Many studies have focused on the FIV of 2D bluff bodies such as circular cylinders. A singular elastically mounted cylinder is not subject to persistent vibrations beyond reduced velocities of U^*=U/f_{nw}D~12, where U is freestream velocity, f_{nw} is the natural frequency in water and D is body diameter. However, when placed in tandem behind a static cylinder, it can exhibit persistent monotonically increasing vibration response with increasing reduced velocities (Assi et al., JFM, 2010, 2013). An isolated sphere, on the other hand, has been reported to undergo persistent vibrations until U^*~300 (Jauvtis & Williamson, JFS, 2001). However, there is no published study yet investigating the FIV response of tandem spheres.
This talk will discuss the behavior of a spanwise elastically mounted sphere placed in tandem with an upstream static sphere of equal diameter. A series of systematic experiments are performed employing simultaneous displacement and wake measurements using a linear encoder and stereo article image velocimetry, respectively. The FIV response is characterized for a wide range of reduced velocities 2.5<U^* <22.5 and spacing ratios 1.5<L^* = L/D<10, where L is the separation distance between the two spheres .

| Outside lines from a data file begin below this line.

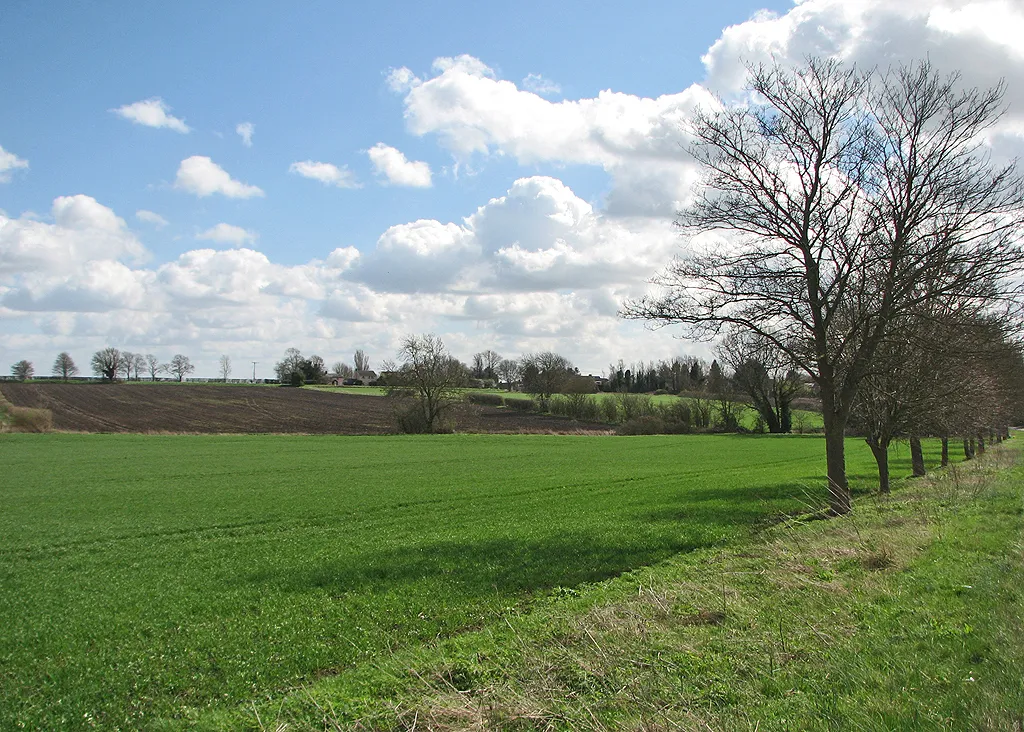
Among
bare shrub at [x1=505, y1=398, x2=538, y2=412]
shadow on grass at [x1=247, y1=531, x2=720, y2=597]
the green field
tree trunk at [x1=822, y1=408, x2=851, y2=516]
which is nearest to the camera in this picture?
the green field

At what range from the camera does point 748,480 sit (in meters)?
32.3

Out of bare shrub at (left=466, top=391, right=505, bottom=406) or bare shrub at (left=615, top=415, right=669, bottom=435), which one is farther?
bare shrub at (left=466, top=391, right=505, bottom=406)

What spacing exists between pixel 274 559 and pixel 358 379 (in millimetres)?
167256

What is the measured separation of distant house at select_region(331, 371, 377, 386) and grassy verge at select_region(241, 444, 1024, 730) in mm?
158704

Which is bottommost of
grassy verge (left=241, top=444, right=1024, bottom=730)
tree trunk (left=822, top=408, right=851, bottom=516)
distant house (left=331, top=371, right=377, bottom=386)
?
grassy verge (left=241, top=444, right=1024, bottom=730)

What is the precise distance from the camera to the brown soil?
7369 centimetres

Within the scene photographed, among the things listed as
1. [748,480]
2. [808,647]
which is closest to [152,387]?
[748,480]

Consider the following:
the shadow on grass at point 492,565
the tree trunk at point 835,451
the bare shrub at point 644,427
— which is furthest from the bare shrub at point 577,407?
the shadow on grass at point 492,565

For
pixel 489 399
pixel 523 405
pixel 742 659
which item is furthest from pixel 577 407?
pixel 742 659

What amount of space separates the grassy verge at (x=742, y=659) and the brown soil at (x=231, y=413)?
66.3 metres

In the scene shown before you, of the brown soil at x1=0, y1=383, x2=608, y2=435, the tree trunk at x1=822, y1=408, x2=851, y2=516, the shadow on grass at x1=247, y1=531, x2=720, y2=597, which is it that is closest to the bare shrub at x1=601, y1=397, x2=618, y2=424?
the brown soil at x1=0, y1=383, x2=608, y2=435

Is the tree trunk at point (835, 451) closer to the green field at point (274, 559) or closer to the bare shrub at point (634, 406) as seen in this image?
the green field at point (274, 559)

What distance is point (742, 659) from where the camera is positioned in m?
7.07

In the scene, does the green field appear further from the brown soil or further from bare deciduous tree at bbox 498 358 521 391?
bare deciduous tree at bbox 498 358 521 391
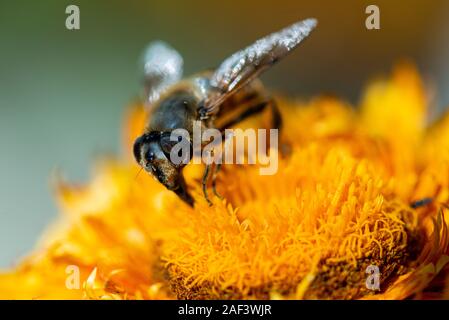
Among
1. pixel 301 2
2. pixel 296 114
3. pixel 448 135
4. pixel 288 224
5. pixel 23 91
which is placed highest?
pixel 301 2

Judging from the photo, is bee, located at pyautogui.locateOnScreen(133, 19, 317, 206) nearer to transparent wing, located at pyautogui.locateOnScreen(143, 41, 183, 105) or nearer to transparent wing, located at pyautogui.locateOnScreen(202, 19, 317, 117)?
transparent wing, located at pyautogui.locateOnScreen(202, 19, 317, 117)

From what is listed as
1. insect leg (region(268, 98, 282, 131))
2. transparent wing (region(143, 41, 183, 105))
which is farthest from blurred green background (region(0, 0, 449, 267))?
insect leg (region(268, 98, 282, 131))

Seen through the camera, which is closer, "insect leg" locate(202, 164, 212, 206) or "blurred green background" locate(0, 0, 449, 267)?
"insect leg" locate(202, 164, 212, 206)

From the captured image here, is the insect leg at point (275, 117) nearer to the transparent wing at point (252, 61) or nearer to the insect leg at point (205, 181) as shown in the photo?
the transparent wing at point (252, 61)

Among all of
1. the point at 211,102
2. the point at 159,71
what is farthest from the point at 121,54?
the point at 211,102

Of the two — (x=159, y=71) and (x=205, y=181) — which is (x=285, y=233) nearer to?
(x=205, y=181)

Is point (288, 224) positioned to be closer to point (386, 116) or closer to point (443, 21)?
point (386, 116)

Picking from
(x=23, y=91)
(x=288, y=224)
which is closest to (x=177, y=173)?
(x=288, y=224)

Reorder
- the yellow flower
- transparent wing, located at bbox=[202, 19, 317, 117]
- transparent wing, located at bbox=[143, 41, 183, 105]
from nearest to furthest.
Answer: the yellow flower < transparent wing, located at bbox=[202, 19, 317, 117] < transparent wing, located at bbox=[143, 41, 183, 105]

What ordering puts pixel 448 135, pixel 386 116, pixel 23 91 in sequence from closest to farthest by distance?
pixel 448 135
pixel 386 116
pixel 23 91
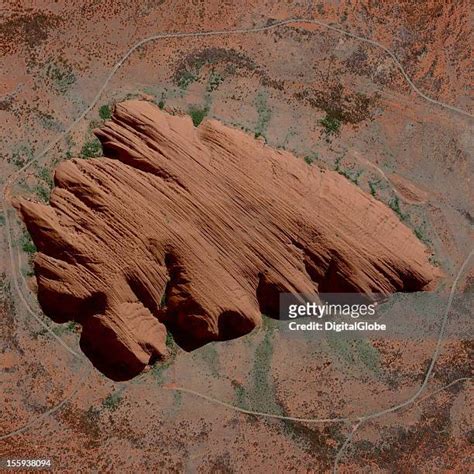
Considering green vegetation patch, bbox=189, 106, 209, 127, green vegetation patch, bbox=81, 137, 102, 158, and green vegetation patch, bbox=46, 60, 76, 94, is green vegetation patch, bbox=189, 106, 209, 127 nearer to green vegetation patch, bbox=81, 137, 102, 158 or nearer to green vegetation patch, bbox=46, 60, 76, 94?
green vegetation patch, bbox=81, 137, 102, 158

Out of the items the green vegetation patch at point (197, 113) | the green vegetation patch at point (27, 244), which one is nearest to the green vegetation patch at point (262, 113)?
the green vegetation patch at point (197, 113)

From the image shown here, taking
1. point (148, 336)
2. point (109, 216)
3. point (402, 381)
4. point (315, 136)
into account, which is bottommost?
point (402, 381)

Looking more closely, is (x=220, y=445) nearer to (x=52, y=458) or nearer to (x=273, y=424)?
(x=273, y=424)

It is observed that at low reduced velocities (U^* < 10.5), an attenuated vibration response is observed for spacing ratios L^* <4, which presumably lies within the wake-deficit of the static sphere, thereby reducing the mean flow experienced by the sphere. Interestingly, at higher reduced velocities of U^* >10.5, vibrations monotonically increase with increasing reduced velocities for all spacing ratios. The vibrations were regularized and enhanced by up to 153% compared to an isolated sphere. These enhanced vibrations do not appear to be driven by streamwise vorticity known to drive vortex-induced vibrations of an isolated sphere. These vibrations are termed wake-enhanced vibrations and are characterized by significant energy transfer from fluid to the structure. This study advances our understanding of fluid-structure interaction mechanisms of tandem 3D bodies and motivates further work to understand the origins of fluid energy transfer to the system.
Maziyar Hassanpour, University of Calgary
PI: Robert Martinuzzi
Abstract: A novel hierarchical decomposition for wake flows is introduced, enabling a nonlinear modeling framework for dissipation. The approach combines proper orthogonal decomposition with the maximal overlap discrete wavelet transform, yielding a method we denote as wPOD. The decomposition serves two purposes: (i) it provides a coherent reconstruction in space and time that isolates the shedding frequency and its harmonics, yielding modes whose temporal evolutions are narrowband and centered at the shedding frequency, its higher harmonics, and low-frequency components; and (ii) it extracts a representation of the dissipative small scales that remains nonlinearly correlated with the coherent motion. This nonlinear correlation reflects the well-known phenomenon of small scales riding on coherent structures and therefore sharing their convective velocity. Accordingly, both motions can be represented as convective waves of the form
R(t)cos(2πft−k⋅x). For the large scales, the phase, cos(2πft−k⋅x), sustains the convective velocity Uc=f/kx, while the envelope R(t) varies slowly in time. For the small scales, the phase is irregular, whereas the envelope enforces the same convective velocity. By distinguishing these mechanisms, we characterize the dynamical coupling between coherent and dissipative scales and establish a physically grounded basis for nonlinear modeling of dissipation in wake vortex flows.